• **Document passage**
++++++++++++++++++++

This study found no significant temporal association between IDP and subsequent LPJI, and a lower incidence of IDP in the 3 months prior to LPJI (incidence rate ratio, 0.89; 95% CI, 0.82-0.96; P = .002).

“If you are just going to take people that have prosthetic joints in this study, you must also ask how they got infected, and exclude those with infection prior to surgery,” adds Dr. Fang.

Dr. Leslie Fang Weighs In

Regardless of the methods of this study, Dr. Fang does believe, that given the literature on this topic, “It’s difficult to find late prosthetic infection related to a dental procedure with organisms that come from dental floral in an acceptable timeframe.”

Dr. Fang makes the following recommendations with grades, as noted in his paper, “2015 ADA Council on Scientific Affairs Recommendations on Prosthetic Joint Infections.”

RECOMMENDATION 1:  Practitioner might consider changing the longstanding practice of prescribing prophylactic antibiotics for patients who undergo dental procedures.

  • This recommendation is founded on evidence that dental procedures are unrelated to prosthetic joint infection. Antibiotic prophylaxis does not reduce the risk of prosthetic joint infection.

GRADE:  Limited

  • Practitioners should be cautious in deciding whether or not to follow recommendations classified as limited.
  • Practitioners should exercise their judgment and be aware of emerging publications that report evidence.
  • Patient preference should have a substantial influencing role.

“Unfortunately, the Limited Grade of Recommendation leaves it as a free-for-all when it comes to the practical issues of pre-medication.  With the limited grade, the patient,  orthopedic surgeon, primary care physician and dental professional all can decide that the patient’s pre-medication needs. In practice, many orthopedic surgeons continue to insist on pre-medicating all joints forever, despite the total lack of evidence that there is any association between dental source of bacteremia and prosthetic joint infection.” (…Dr. Leslie Fang, “2015 ADA Council on Scientific Affairs Recommendations on Prosthetic Joint Infections.”)

American Dental Association Recommendations

According to the American Dental Association (ADA):

  • When compared with previous recommendations, there’s few patient subpopulations in which antibiotic prophylaxis might currently be indicated prior to specific dental procedures.

++++++++++++++++++++

• **Supplied data**
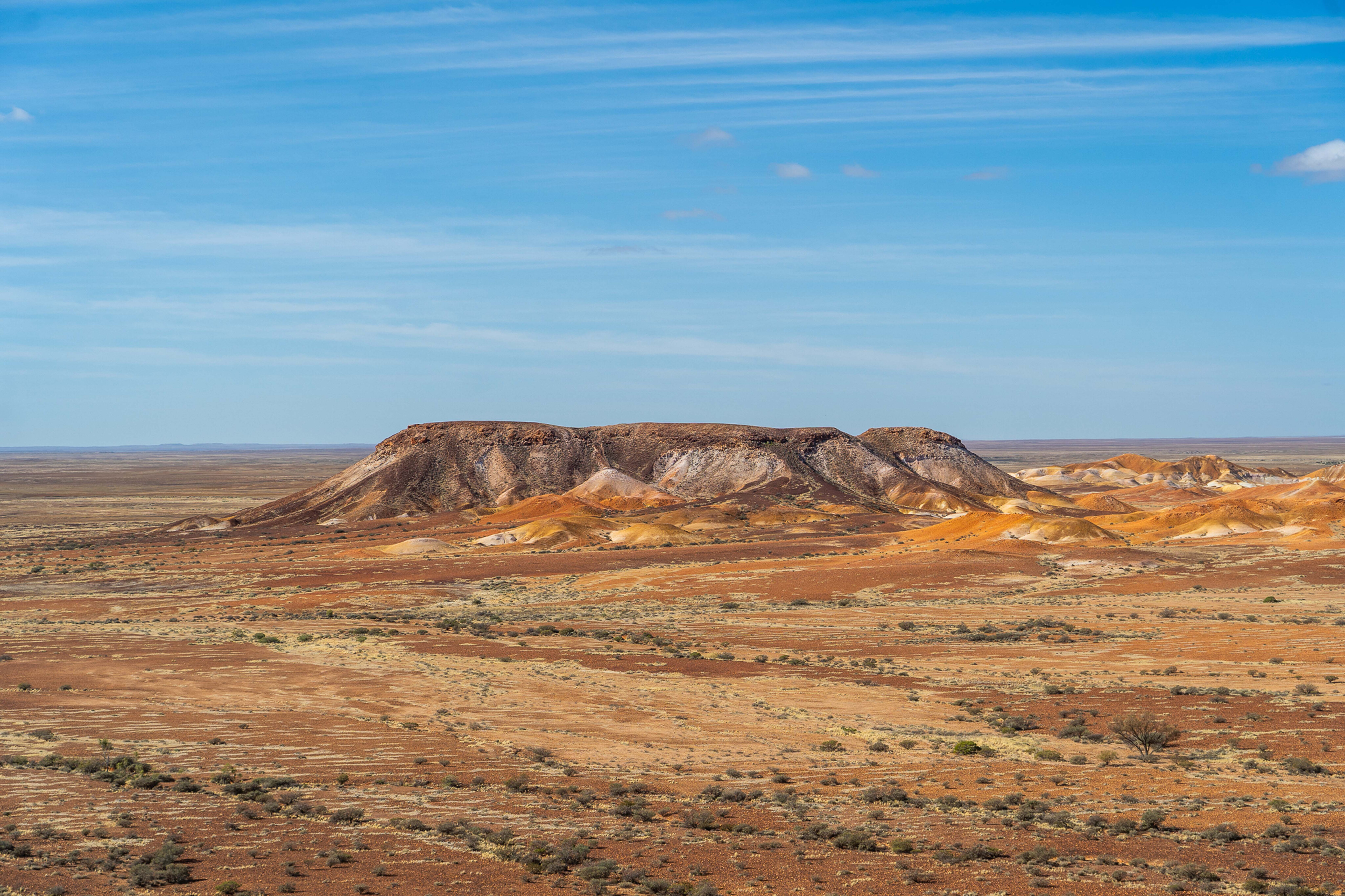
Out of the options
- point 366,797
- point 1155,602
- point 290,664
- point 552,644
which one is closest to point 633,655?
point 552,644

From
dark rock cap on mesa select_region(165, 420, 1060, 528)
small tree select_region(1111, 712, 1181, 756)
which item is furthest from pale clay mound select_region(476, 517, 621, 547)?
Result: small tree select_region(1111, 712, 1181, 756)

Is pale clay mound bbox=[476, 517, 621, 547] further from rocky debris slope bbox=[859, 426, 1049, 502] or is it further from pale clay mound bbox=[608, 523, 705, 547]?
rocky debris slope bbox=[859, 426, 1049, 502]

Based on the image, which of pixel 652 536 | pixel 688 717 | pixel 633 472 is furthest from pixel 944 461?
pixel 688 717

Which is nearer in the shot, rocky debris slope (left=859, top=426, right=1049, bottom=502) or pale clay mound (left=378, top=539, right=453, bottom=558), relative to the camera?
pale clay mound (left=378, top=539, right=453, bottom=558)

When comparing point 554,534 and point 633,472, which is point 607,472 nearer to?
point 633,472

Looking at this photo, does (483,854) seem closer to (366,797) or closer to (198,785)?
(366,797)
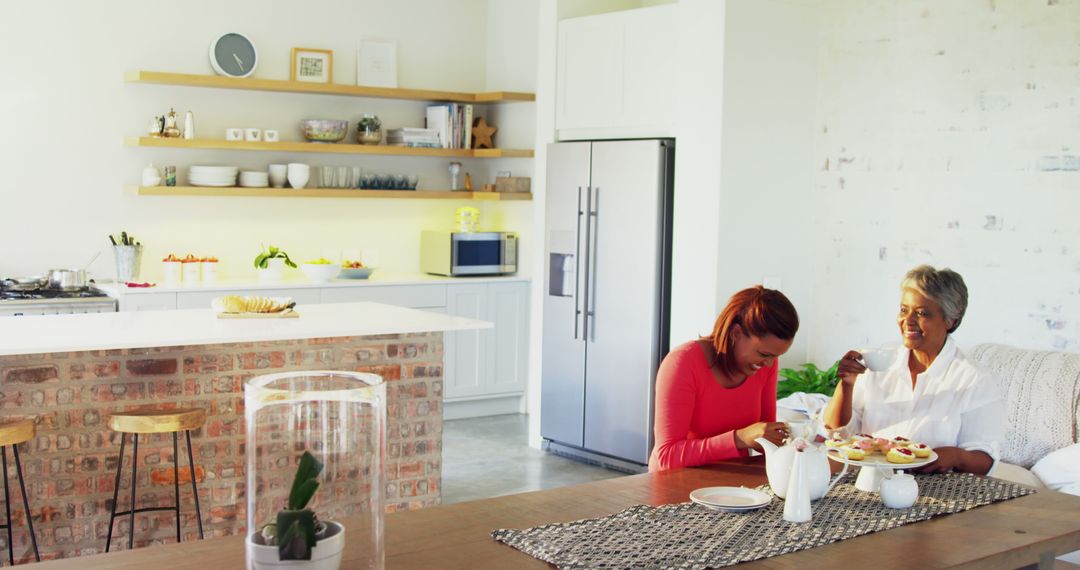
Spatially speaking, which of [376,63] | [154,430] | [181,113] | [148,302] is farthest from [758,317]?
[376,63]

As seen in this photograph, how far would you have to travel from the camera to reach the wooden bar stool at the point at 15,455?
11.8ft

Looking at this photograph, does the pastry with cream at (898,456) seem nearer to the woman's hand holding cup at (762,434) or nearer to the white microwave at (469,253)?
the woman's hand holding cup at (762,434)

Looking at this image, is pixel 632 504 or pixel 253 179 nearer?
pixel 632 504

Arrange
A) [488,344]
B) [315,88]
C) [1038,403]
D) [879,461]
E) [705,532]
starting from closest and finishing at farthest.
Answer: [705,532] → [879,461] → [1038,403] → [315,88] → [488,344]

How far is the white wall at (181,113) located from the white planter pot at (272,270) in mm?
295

++++++++++++++++++++

• **Check your understanding**
• A. In the passage on prosthetic joint infection, what grade is assigned to Recommendation 1?
• B. Please carry the passage on prosthetic joint infection forward from its final sentence.
The rows are not needed here.

• **Task answers**
• A. Limited

• B.
  • In patients with prosthetic joint implants, a January 2015 ADA clinical practice guideline, states, “In general, for patients with prosthetic joint implants, prophylactic antibiotics are not recommended prior to dental procedures to prevent prosthetic joint infection.”
  • According to the ADA Chairside Guide, patients with a history of complications arising from joint replacement surgery who are undergoing dental procedures that include “gingival manipulation or mucosal incision, prophylactic antibiotics should only be considered after consultation with the patient and orthopedic surgeon; in cases where antibiotics are deemed necessary, it is most appropriate that the orthopedic surgeon recommend the appropriate antibiotic regimen and, when reasonable, write the prescription.”

In Conclusion

While this particular study does support the theory that dental procedures are not associated with prosthetic joint implant infections, their methods were subjective. However, dentists can use this as an opportunity to further explore the use of antibiotic prophylaxis in patients with joint replacements as their overuse continues to carry the risk of anaphylaxis, antibiotic resistance, and opportunistic infections.

The benefits of antibiotic prophylaxis may not always exceed the harms for certain patients, as individual circumstances and preferences should be considered when deciding whether or not to prescribe antibiotics prior to invasive dental procedures.

  1. Reference: Thornhill MH, Crum A, Rex S, et al. Analysis of Prosthetic Joint Infections Following Invasive Dental Procedures in England. JAMA Netw Open. 2022;5(1):e2142987. doi:10.1001/jamanetworkopen.2021.42987


Author: With over 12 years as a published journalist, editor, and writer Genni Burkhart’s career has spanned politics, healthcare, law, business finance, technology, and news. She resides on the western shores of the idyllic Puget Sound where she works as the Editor in Chief for the Incisor at DOCS Education out of Seattle, WA.